▶ _TASK_: Could you copy, word for word, the passage of the LightGBM notebook below that opens with the words containing "lgbm.fit(X_train_scaled, y)" and closes with "params = deepcopy(default_params)"?

In [None]:
import pandas as pd
import numpy as np
from copy import deepcopy
import matplotlib as mpl
import matplotlib.pyplot as plt
import seaborn as sns
from statsmodels.graphics.tsaplots import plot_acf,plot_pacf
from sklearn.model_selection import GridSearchCV,RandomizedSearchCV,train_test_split
import skopt
from skopt import BayesSearchCV
from sklearn.metrics import accuracy_score,f1_score,roc_auc_score,confusion_matrix,roc_curve
import xgboost as xgb
import time
import warnings

## LightGBM

In [None]:
param_grid = {'class_weight': [None, 'balanced'],
              'objective': ['binary', 'cross_entropy'],
              'boosting_type': ['gbdt', 'goss', 'dart'],
              'data_sample_strategy': ['bagging', 'goss'],
              'tree_learner': ['serial', 'feature', 'data', 'voting'],
              'num_leaves': list(range(30, 200)),
              'learning_rate': [0.01, 0.03, 0.06, 0.1, 0.15, 0.2, 0.25, 0.300000012, 0.4, 0.5, 0.6, 0.7],
              'subsample_for_bin': list(range(20000, 300000, 2000)),
              'min_child_samples': list(range(20, 500, 5)),
              'reg_alpha': [0,0.1,0.2,0.4,0.8,1.6,3.2,6.4,12.8,25.6,51.2,102.4,200],
              'reg_lambda': [0,0.1,0.2,0.4,0.8,1.6,3.2,6.4,12.8,25.6,51.2,102.4,200],
              'colsample_bytree': list(np.linspace(0.6, 1, 10))
             }

In [None]:
from lightgbm import LGBMClassifier

#default params
lgbm = LGBMClassifier()

lgbm.fit(X_train_scaled, y)

#default params from benchmark model
default_params = {}
gparams = lgbm.get_params()

#deepcopy of default parameters
params = deepcopy(default_params)

#setting grid for iteration
param_grid = {'class_weight': [None, 'balanced'],
              'objective': ['binary', 'cross_entropy'],
              'boosting_type': ['gbdt', 'goss', 'dart'],
              'tree_learner': ['serial', 'feature', 'data', 'voting'],
              'num_leaves': list(range(30, 200)),
              'learning_rate': [0.01, 0.03, 0.06, 0.1, 0.15, 0.2, 0.25, 0.300000012, 0.4, 0.5, 0.6, 0.7],
              'subsample_for_bin': list(range(20000, 300000, 2000)),
              'min_child_samples': list(range(20, 500, 5)),
              'reg_alpha': [0,0.1,0.2,0.4,0.8,1.6,3.2,6.4,12.8,25.6,51.2,102.4,200],
              'reg_lambda': [0,0.1,0.2,0.4,0.8,1.6,3.2,6.4,12.8,25.6,51.2,102.4,200],
              'colsample_bytree': list(np.linspace(0.6, 1, 10))
}

#start time
t0 = time.time()

#number of jobs
gcvj = np.cumsum([len(x) for x in param_grid.values()])[-1]
bcvj = int(gcvj)

▶ _STORED DATA_:
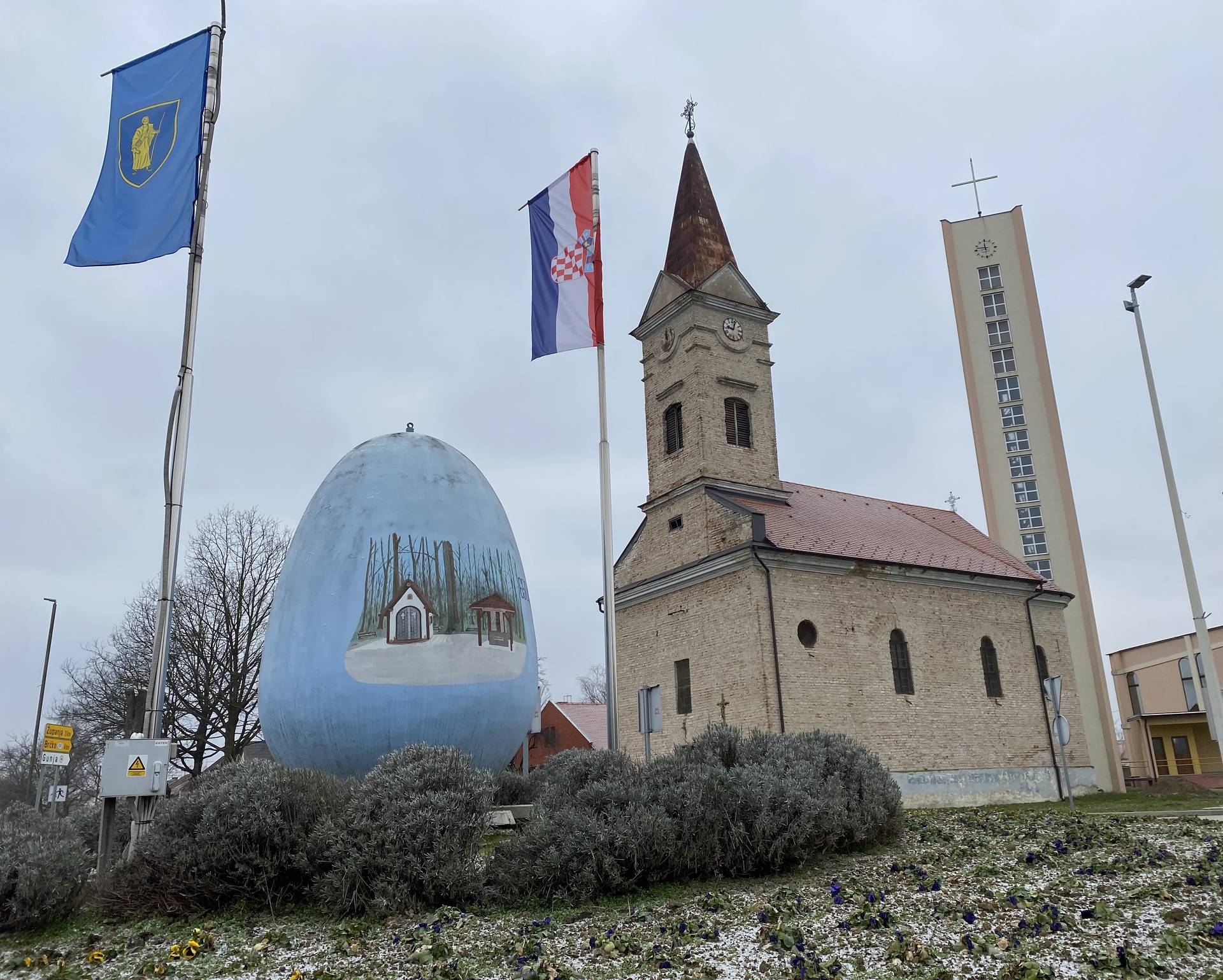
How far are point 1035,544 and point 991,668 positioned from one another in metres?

▶ _TASK RESULT_:
lgbm.fit(X_train_scaled, y)

#default params from benchmark model
default_params = {}
gparams = lgbm.get_params()

#deepcopy of default parameters
params = deepcopy(default_params)